Many event and meeting planners recognize that food and beverage is perhaps one of the most significant line items in the overall program, so it’s obvious that there will almost always be plenty of leftovers.
“If you expect your local venues/suppliers to participate in donating actual left-over foods, you will need to ensure that they will do so – in advance,” says Elizabeth Henderson, CMM, CMP, M.E. Des., director of corporate responsibility for Meeting Professionals International (MPI), Calgary, Alberta, Canada. “Many venues are leery of participating due to the potential liability issues. In the U.S., there is a federal law (Food Donation Act) that eliminates liability from this type of situation, and other jurisdictions have similar laws.”
For those wanting to incorporate a food donation program into their events, it’s important to realize that this takes a collaborative effort. This includes the planner, the venue and the local food bank itself.

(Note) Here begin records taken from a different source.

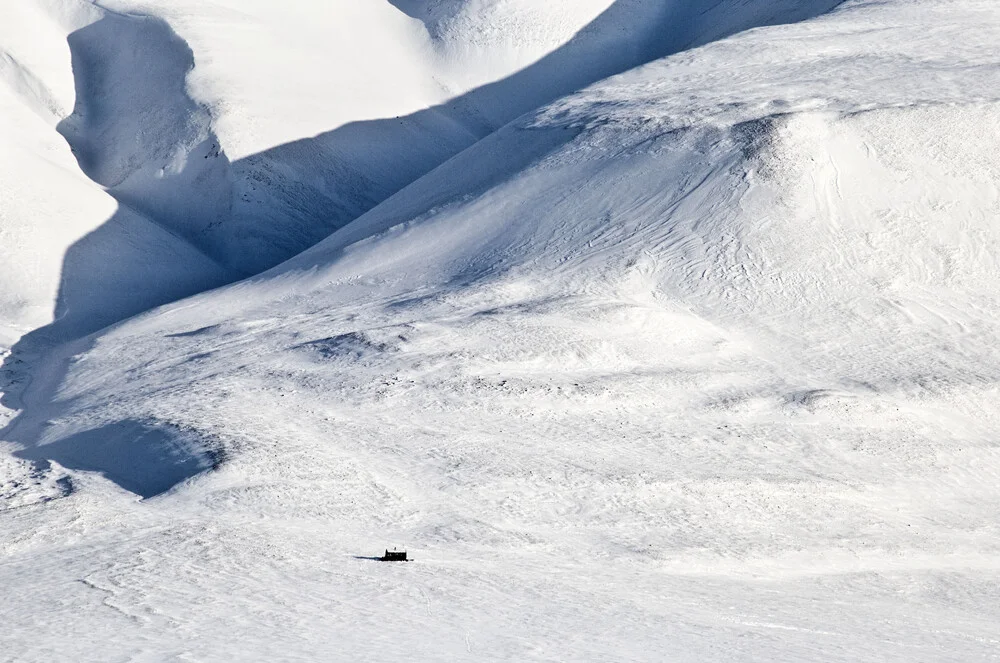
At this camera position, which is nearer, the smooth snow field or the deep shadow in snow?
the smooth snow field

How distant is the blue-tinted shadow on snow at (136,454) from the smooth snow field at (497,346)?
0.36ft

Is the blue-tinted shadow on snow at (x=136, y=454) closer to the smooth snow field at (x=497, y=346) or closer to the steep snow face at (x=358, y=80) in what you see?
the smooth snow field at (x=497, y=346)

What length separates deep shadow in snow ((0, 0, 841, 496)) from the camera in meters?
43.5

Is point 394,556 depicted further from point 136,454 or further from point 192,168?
point 192,168

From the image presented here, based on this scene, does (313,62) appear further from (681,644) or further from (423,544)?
(681,644)

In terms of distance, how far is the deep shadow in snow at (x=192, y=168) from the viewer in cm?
4353

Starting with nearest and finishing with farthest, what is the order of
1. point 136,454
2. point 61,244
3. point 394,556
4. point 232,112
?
point 394,556, point 136,454, point 61,244, point 232,112

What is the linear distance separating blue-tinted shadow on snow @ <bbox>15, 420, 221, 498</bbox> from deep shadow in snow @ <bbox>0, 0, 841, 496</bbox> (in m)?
4.15

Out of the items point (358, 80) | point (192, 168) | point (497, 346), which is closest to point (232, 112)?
point (192, 168)

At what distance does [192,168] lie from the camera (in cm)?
5006

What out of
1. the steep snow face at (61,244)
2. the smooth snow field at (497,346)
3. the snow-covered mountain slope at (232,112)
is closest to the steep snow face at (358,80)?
the snow-covered mountain slope at (232,112)

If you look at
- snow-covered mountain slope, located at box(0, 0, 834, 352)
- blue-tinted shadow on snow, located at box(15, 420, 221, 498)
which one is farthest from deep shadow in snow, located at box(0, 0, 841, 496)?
blue-tinted shadow on snow, located at box(15, 420, 221, 498)

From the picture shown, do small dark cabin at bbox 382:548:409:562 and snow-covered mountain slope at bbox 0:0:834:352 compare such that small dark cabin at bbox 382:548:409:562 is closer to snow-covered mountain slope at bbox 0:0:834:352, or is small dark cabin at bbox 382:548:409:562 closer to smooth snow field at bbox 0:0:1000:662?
smooth snow field at bbox 0:0:1000:662

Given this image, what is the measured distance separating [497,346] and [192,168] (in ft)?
74.5
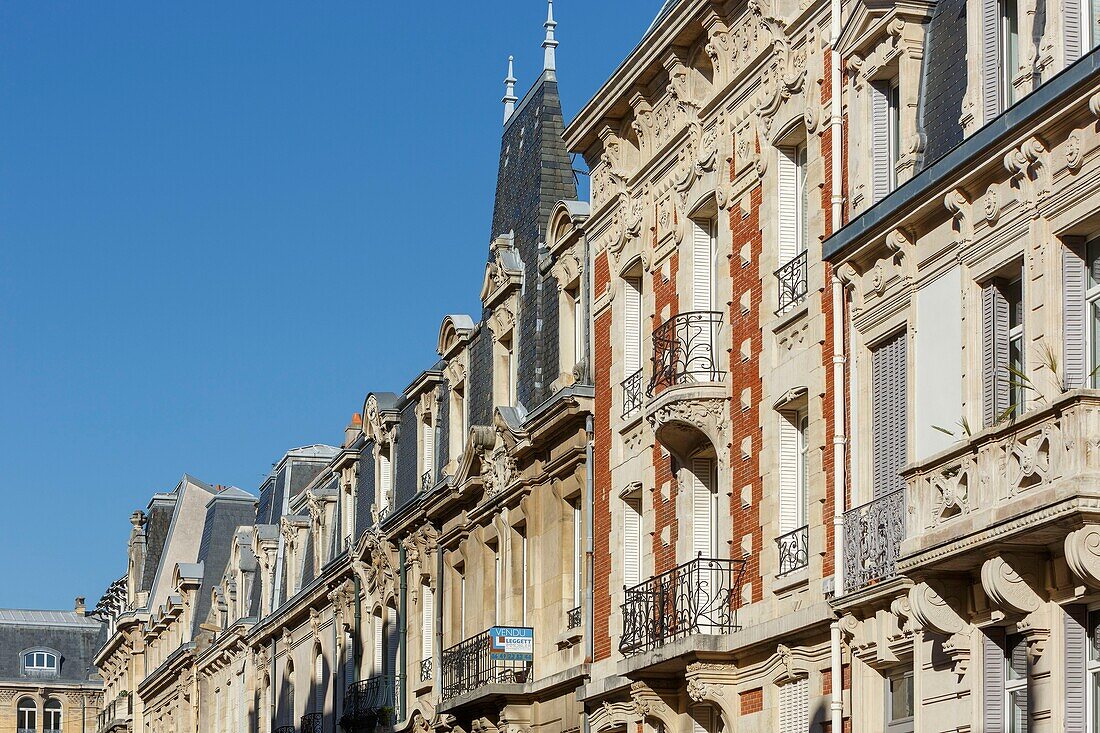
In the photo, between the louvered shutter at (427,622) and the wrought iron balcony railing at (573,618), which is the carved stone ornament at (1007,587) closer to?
the wrought iron balcony railing at (573,618)

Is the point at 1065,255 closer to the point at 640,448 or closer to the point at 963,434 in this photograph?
the point at 963,434

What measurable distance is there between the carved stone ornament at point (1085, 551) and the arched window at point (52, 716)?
9105cm

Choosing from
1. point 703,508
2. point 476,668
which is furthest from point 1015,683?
point 476,668

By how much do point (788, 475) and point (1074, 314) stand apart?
6.79 metres

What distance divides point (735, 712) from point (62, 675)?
277 ft

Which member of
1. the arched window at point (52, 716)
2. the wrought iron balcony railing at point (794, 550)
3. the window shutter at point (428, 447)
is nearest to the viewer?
the wrought iron balcony railing at point (794, 550)

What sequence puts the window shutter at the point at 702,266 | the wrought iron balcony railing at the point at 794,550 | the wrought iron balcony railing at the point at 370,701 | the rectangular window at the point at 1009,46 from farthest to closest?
the wrought iron balcony railing at the point at 370,701
the window shutter at the point at 702,266
the wrought iron balcony railing at the point at 794,550
the rectangular window at the point at 1009,46

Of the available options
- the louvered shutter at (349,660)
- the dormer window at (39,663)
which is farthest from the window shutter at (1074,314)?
the dormer window at (39,663)

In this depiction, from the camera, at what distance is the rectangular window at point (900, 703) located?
2141cm

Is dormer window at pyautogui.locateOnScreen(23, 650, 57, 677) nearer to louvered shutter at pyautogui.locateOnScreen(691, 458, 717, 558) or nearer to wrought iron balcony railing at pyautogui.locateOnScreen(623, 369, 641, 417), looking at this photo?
wrought iron balcony railing at pyautogui.locateOnScreen(623, 369, 641, 417)

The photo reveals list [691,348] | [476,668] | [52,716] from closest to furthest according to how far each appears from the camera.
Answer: [691,348] < [476,668] < [52,716]

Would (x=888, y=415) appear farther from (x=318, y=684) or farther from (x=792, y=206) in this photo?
(x=318, y=684)

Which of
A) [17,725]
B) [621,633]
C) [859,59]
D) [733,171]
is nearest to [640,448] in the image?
[621,633]

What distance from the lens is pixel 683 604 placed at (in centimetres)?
2694
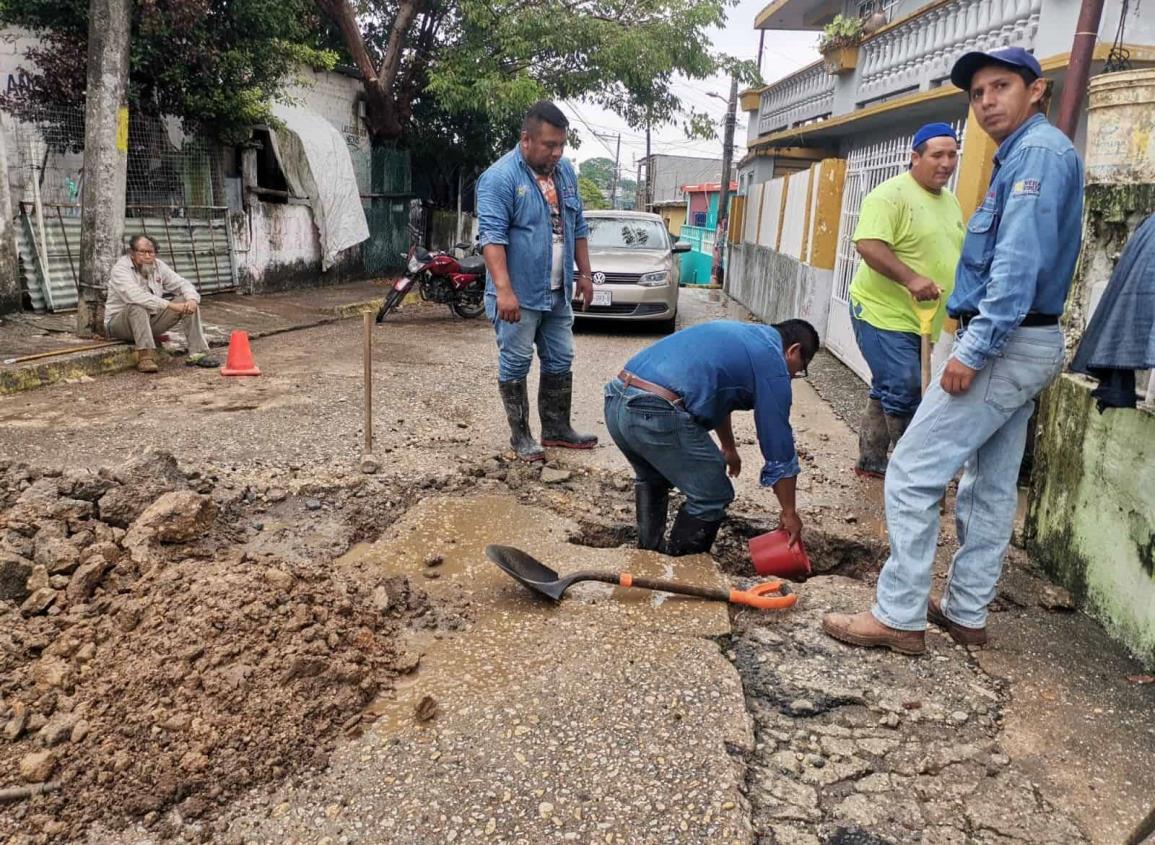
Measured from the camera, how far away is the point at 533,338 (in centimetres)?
496

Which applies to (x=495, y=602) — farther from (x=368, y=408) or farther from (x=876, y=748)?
(x=368, y=408)

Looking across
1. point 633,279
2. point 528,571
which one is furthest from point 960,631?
point 633,279

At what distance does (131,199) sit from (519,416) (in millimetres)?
7522

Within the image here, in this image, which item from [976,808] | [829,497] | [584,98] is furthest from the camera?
[584,98]

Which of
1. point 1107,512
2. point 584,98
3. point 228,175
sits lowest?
point 1107,512

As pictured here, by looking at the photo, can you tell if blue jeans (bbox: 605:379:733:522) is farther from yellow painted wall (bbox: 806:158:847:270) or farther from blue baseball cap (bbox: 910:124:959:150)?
yellow painted wall (bbox: 806:158:847:270)

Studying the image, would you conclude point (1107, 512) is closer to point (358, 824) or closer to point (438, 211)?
point (358, 824)

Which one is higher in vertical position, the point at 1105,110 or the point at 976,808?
the point at 1105,110

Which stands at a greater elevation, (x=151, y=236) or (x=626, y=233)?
(x=626, y=233)

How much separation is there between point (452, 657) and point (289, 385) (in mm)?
4575

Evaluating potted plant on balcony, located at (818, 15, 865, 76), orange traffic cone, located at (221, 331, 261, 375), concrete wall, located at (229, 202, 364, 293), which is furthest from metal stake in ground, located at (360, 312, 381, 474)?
potted plant on balcony, located at (818, 15, 865, 76)

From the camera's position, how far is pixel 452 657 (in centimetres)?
264

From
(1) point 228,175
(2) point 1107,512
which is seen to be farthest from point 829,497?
(1) point 228,175

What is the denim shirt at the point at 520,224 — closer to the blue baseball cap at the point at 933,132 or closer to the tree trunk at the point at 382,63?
the blue baseball cap at the point at 933,132
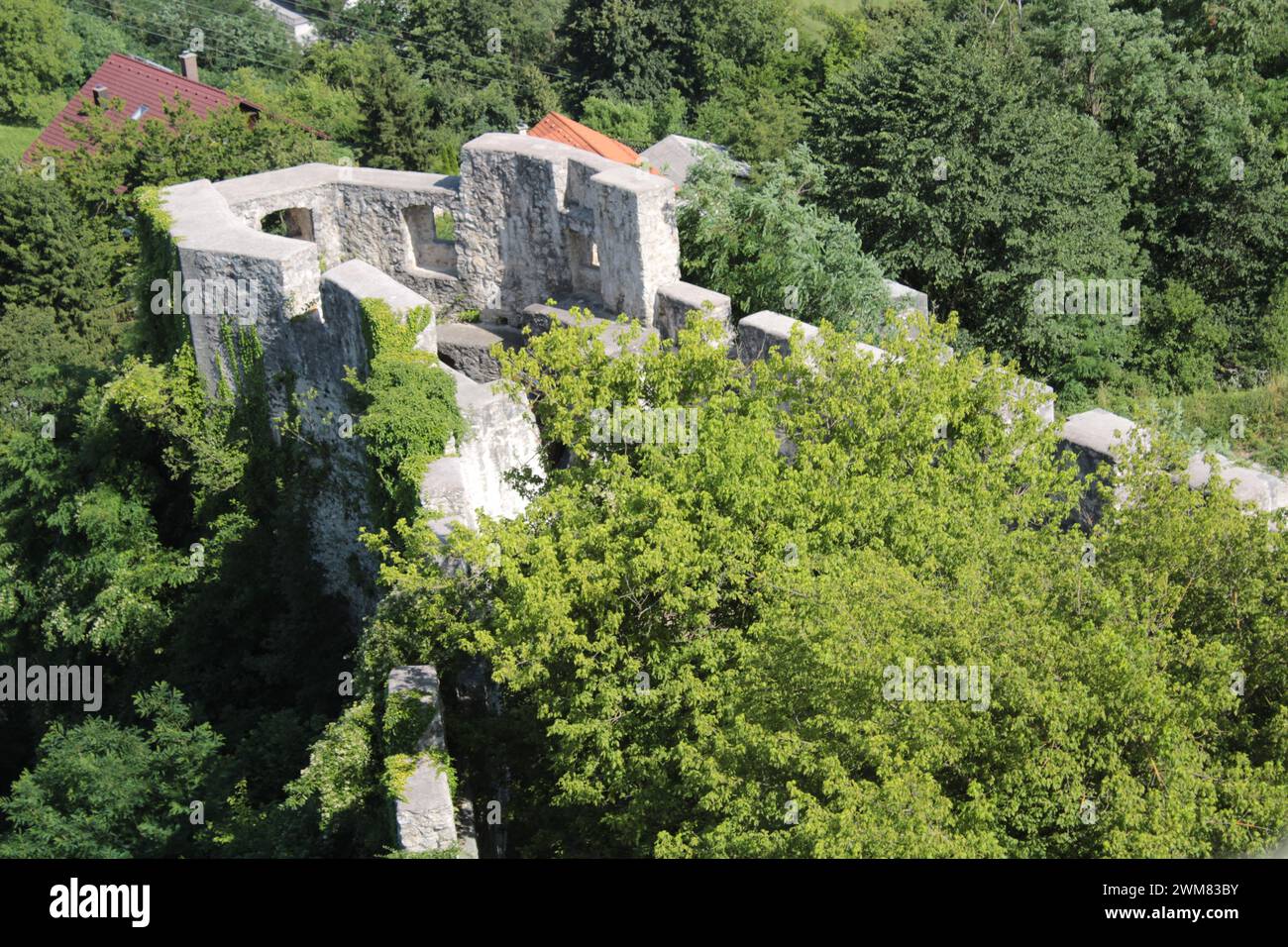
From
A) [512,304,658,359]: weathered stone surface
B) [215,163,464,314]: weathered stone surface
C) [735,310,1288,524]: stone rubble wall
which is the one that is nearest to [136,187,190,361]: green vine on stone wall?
[215,163,464,314]: weathered stone surface

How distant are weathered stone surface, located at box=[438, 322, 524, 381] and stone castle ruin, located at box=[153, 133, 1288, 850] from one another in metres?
0.04

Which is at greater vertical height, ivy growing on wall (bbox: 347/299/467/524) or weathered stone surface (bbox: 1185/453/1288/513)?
ivy growing on wall (bbox: 347/299/467/524)

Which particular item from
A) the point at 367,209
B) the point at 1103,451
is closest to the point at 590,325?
the point at 1103,451

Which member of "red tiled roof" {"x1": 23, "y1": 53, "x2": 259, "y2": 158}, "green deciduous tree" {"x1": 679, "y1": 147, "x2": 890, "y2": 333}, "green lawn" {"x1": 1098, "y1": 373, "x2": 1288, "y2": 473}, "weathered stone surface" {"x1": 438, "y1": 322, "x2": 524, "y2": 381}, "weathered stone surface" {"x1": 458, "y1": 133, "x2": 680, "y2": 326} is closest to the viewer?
"weathered stone surface" {"x1": 458, "y1": 133, "x2": 680, "y2": 326}

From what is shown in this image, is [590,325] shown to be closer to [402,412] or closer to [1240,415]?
[402,412]

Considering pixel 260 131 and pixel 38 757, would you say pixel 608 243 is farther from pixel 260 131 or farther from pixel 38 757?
pixel 260 131

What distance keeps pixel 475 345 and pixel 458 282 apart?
69.5 inches

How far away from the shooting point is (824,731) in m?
13.4

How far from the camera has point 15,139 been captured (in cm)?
6431

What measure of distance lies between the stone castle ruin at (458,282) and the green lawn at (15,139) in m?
39.3

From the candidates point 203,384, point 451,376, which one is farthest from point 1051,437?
point 203,384

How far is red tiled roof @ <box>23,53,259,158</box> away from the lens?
49.2 meters

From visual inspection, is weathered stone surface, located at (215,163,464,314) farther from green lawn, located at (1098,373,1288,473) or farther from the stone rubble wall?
green lawn, located at (1098,373,1288,473)

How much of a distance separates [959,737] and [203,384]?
49.5ft
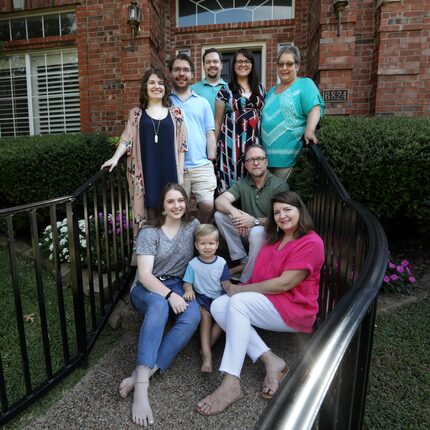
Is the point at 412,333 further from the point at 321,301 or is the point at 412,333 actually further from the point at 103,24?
the point at 103,24

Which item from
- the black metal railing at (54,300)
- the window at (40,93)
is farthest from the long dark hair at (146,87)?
the window at (40,93)

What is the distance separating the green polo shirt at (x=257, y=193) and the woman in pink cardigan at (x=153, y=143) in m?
0.46

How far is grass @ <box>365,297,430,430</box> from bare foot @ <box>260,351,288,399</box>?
500 millimetres

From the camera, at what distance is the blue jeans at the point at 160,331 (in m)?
2.11

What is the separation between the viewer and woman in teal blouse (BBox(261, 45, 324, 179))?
2.88 meters

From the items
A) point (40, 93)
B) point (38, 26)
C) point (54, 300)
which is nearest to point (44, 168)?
point (54, 300)

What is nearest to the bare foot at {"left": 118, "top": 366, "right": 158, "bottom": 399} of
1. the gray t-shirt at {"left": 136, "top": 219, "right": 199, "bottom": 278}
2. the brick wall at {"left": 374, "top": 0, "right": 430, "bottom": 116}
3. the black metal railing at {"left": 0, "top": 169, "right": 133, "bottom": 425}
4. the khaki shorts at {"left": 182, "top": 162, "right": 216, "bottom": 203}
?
the black metal railing at {"left": 0, "top": 169, "right": 133, "bottom": 425}

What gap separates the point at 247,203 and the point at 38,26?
19.5 ft

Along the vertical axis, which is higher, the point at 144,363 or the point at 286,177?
the point at 286,177

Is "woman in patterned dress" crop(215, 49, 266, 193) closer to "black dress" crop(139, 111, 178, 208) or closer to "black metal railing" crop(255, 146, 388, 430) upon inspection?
"black dress" crop(139, 111, 178, 208)

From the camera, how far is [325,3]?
16.7 feet

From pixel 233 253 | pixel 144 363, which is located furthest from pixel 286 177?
pixel 144 363

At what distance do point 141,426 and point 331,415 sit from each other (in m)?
1.31

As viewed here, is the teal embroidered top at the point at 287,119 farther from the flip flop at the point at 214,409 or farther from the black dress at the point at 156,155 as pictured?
the flip flop at the point at 214,409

“The food bank also needs to have the ability to take “rescue” food – such as Second Harvest – rather than simply canned/boxed foods. Everyone could have the best of intentions, but if the infrastructure isn’t there, then it doesn’t work,” Henderson explains.
Food Donation at MPI MeetDifferent
For MeetDifferent, February 2009 in Atlanta, MPI partnered with the Atlanta Food Bank. Founded in 1979, the Atlanta Community Food Bank distributes almost 2 million pounds of food and other donated grocery items monthly to more than 800 non-profit partner agencies in 38 counties in Metro Atlanta and North Georgia.
MPI volunteers assisted in the Product Recovery Center (PRC), which provides quality food, beverages, and health products to over 800 non-profit partner agencies in Metro Atlanta and the area. These partner agencies, in turn, distribute these products to individuals and families in need. Volunteers make this possible by sorting, inspecting and packing donated items for these groups. The PRC is a fun, hands-on project for groups, families, businesses, schools, and individuals.
Conference attendees were provided an opportunity to volunteer for the effort by registering online prior to the conference to work one of two different shifts at the Food Bank (morning or afternoon). You can register for the on-site event by signing up for either the morning or afternoon shift at the Food Bank. Those who couldn’t participate were also provided an opportunity to make a cash donation.
For those who may not have the resources to establish a local food bank program, Henderson suggests that those organizations may wish to consider an online (cash) donation through the Global Food Banking Network.